| Info | HW section | SW section | Addr space | Versions |
| Authors: | Tomas Martinek |
| Jan Korenek |
Monitoring of network traffic is a typical application with requirement of high performance. If 10Gps technology is assumed, up to 20 million packets arrive into the system per second. For each packet, it is need to analyze control information in header and provide packet classification. The classification process puts the packets into the specific catogories and it is based on reqirements of monitoring system. For some of categories, statistic information are produced and/or selected packets are sampled for detail analysis. The most critical part of monitoring adapter is payload checking, where the data of input packets need to be analyzed for containing the specific patterns.

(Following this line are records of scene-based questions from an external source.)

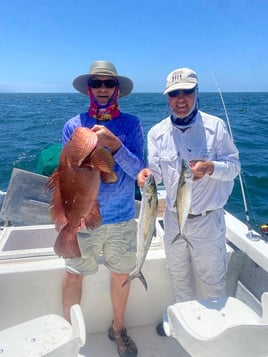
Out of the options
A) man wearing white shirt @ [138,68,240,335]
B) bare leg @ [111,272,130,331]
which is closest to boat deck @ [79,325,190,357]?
bare leg @ [111,272,130,331]

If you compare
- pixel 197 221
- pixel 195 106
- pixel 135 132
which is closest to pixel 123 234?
pixel 197 221

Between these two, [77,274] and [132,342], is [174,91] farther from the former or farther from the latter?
[132,342]

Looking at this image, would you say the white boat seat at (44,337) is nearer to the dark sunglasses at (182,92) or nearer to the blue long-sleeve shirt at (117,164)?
the blue long-sleeve shirt at (117,164)

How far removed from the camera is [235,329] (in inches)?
73.0

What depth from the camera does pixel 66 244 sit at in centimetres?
214

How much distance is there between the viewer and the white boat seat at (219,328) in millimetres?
1868

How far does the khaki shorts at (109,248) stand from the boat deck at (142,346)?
2.77 feet

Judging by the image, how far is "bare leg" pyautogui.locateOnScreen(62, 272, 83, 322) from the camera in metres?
2.80

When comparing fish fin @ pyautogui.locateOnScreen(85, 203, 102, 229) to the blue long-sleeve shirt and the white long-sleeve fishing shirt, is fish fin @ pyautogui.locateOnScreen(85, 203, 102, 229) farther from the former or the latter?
the white long-sleeve fishing shirt

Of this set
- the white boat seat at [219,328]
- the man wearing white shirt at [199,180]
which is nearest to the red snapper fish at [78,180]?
the man wearing white shirt at [199,180]

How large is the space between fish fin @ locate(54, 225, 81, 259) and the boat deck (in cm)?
135

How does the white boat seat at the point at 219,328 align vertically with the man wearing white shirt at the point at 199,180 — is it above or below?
below

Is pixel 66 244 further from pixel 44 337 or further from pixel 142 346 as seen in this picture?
pixel 142 346

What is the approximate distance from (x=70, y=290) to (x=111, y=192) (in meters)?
0.93
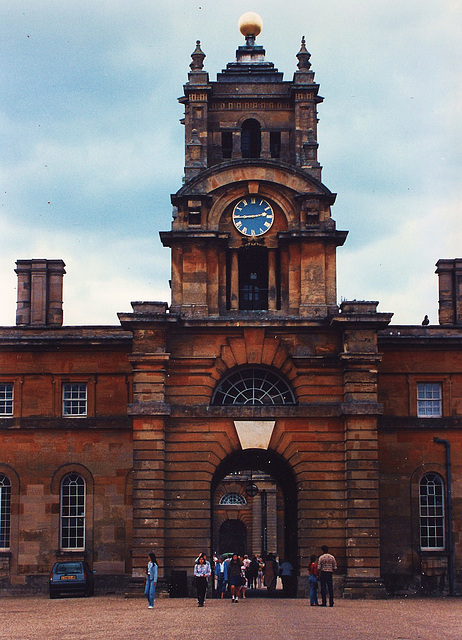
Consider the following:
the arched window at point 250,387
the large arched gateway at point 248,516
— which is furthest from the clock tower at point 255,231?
the large arched gateway at point 248,516

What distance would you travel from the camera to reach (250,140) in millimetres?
42906

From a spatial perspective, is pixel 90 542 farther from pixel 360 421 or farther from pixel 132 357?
pixel 360 421

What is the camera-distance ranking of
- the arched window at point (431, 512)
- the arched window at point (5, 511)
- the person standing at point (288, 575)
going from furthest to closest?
1. the arched window at point (5, 511)
2. the arched window at point (431, 512)
3. the person standing at point (288, 575)

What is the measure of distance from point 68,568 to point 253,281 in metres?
11.8

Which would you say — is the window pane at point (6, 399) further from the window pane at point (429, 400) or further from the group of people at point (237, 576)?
the window pane at point (429, 400)

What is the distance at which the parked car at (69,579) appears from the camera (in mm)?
37062

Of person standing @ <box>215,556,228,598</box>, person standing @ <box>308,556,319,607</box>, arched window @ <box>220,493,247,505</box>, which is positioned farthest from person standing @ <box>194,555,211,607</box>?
arched window @ <box>220,493,247,505</box>

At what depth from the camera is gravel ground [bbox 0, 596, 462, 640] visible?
23.0 meters

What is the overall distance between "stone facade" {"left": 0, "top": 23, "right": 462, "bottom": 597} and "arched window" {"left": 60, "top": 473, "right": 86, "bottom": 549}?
0.08 meters

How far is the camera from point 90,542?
40562mm

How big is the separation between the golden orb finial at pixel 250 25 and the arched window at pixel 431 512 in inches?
717

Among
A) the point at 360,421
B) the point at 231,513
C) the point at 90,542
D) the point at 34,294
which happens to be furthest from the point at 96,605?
the point at 231,513

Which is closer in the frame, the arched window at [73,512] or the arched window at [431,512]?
the arched window at [431,512]

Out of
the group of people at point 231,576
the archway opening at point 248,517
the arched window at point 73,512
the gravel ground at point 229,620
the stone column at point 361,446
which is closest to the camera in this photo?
the gravel ground at point 229,620
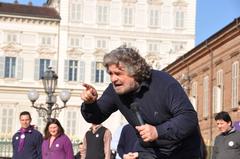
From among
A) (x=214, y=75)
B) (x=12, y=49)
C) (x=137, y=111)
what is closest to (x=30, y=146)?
(x=137, y=111)

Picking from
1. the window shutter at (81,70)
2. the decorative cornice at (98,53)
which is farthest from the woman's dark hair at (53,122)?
the decorative cornice at (98,53)

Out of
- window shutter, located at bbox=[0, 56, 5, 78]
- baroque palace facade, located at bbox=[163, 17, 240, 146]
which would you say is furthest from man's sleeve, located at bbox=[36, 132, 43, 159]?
window shutter, located at bbox=[0, 56, 5, 78]

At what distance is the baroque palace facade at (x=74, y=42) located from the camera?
6581 centimetres

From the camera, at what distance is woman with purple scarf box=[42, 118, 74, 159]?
493 inches

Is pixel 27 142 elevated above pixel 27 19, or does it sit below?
below

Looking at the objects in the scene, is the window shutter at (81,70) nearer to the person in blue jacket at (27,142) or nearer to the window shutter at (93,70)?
the window shutter at (93,70)

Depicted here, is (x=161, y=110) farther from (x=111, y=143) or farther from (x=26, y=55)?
(x=26, y=55)

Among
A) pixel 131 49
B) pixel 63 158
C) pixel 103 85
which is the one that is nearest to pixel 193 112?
pixel 131 49

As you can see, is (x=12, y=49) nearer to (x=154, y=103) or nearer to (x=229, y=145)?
(x=229, y=145)

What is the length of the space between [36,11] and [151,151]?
65871mm

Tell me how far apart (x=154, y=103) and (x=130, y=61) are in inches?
14.1

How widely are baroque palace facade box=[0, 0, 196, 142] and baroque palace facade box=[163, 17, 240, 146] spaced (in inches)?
709

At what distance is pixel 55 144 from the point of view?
41.3 ft

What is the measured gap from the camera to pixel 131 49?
16.6 feet
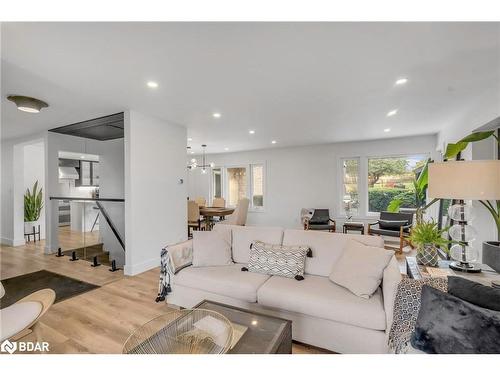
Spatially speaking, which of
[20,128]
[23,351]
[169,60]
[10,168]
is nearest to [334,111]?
[169,60]

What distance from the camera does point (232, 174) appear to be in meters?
8.23

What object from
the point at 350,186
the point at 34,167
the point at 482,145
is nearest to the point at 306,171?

We develope monitoring adapter intended for 10Gbps technology. The adapter provides input packet classification and supports three techniques of packet sampling (deterministic, probabilistic and byte deterministic). Further, it produces two kind of statistic information--statistic based on packet length and statistic based on timestamps. Finally, it allows the payload checking of specified packets for containing up to 120 patterns 16 bytes long.
SCAMPI design block structure.
The Scampi Common block (SCOM) is used for general design purposes. It contains identification register, which is important for software driver and global design detection. Further, the SCOM is used for design reset, IRQ enabling/disabling and input interface selection.
The TSU_COV design performs TSU_ADD handling by software. It makes available for software to request all three TSU modes (INIT, SHORT, FAST) and to read the actual time stamp value.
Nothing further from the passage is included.